When the working-liquid is water and the bain-marie is used at sea level, the maximum temperature of the material in the lower container will not exceed 100 degrees Celsius (the boiling point of water at sea level). Using different working-liquids (oils, salt solutions, etc.) in the lower container will result in different maximum temperatures.

Alternatives

A contemporary alternative to the traditional, liquid-filled bain-marie is the electric "dry-heat" bain-marie, heated by element below both pots. The dry-heat form of electric bains-marie often consumes less energy, requires little cleaning, and can be heated more quickly than traditional versions.

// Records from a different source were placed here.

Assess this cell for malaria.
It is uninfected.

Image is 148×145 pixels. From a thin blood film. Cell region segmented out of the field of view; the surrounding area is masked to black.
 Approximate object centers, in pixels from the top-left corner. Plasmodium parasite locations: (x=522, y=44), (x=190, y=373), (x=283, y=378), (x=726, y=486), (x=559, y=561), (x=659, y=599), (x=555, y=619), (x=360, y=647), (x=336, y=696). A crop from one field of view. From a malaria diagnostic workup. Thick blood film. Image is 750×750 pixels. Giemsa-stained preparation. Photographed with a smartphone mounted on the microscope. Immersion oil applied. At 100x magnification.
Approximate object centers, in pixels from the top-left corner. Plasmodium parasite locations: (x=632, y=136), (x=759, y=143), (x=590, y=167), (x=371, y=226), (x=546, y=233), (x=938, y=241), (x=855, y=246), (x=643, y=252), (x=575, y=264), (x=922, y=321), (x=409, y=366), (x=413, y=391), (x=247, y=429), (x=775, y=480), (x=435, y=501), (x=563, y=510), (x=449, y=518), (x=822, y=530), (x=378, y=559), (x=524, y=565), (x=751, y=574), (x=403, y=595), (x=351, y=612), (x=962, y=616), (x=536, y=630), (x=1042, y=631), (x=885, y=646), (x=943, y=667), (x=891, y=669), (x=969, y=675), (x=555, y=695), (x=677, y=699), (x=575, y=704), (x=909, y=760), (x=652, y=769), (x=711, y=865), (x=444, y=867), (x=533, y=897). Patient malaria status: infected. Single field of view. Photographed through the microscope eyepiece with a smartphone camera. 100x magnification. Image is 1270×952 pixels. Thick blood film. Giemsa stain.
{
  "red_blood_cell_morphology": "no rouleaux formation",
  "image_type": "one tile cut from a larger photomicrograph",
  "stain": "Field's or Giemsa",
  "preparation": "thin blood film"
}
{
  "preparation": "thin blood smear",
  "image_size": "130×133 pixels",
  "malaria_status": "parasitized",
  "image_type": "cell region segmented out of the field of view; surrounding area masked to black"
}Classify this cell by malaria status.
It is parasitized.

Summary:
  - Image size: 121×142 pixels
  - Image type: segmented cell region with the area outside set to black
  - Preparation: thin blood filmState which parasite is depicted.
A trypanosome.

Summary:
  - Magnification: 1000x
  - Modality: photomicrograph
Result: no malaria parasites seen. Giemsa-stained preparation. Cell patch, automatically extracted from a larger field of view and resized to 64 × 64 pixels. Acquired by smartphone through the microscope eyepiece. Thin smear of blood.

They can also operate at higher temperatures, and are often much less expensive than their traditional counterparts.

Electric bains-marie can also be wet, using either hot water or vapor, or steam, in the heating process. The open, bath-type bain-marie heats via a small, hot-water tub (or "bath"), and the vapour-type bain-marie heats with scalding-hot steam.

Culinary applications

  • Cheesecake is often baked in a bain-marie to prevent the top from cracking in the center.
  • Custard may be cooked in a bain-marie to keep a crust from forming on the outside of the custard before the interior is fully cooked.
  • Classic warm sauces, such as Hollandaise and beurre blanc, requiring heat to emulsify the mixture but not enough to curdle or "split" the sauce, are often cooked using a bain-marie.
  • Some charcuterie such as terrines and pâtés are cooked in an "oven-type" bain-marie.
  • Thickening of condensed milk, such as in confection-making, is done easily in a bain-marie.
  • Controlled-temperature bains-marie can be used to heat frozen breast milk before feedings.
  • Bains-marie can be used in place of chafing dishes for keeping foods warm for long periods of time, where stovetops or hot plates are inconvenient or too powerful.

Terminology

Bains-marie were originally developed for use in the practice of alchemy, when alchemists needed a way to slowly and gently heat materials. In that early form of chemical science, it was believed by many that the best way to heat certain materials was to mimic the supposed natural processes, occurring in the earth's core, by which precious metals were germinated.

The device's invention is popularly attributed to Mary the Jewess, an ancient alchemist traditionally supposed to have been Miriam, a sister of Moses. The name comes from the medieval-Latin term balneum (or balineum) Mariae — literally, Mary's bath — from which the French bain de Marie, or bain-marie, is derived.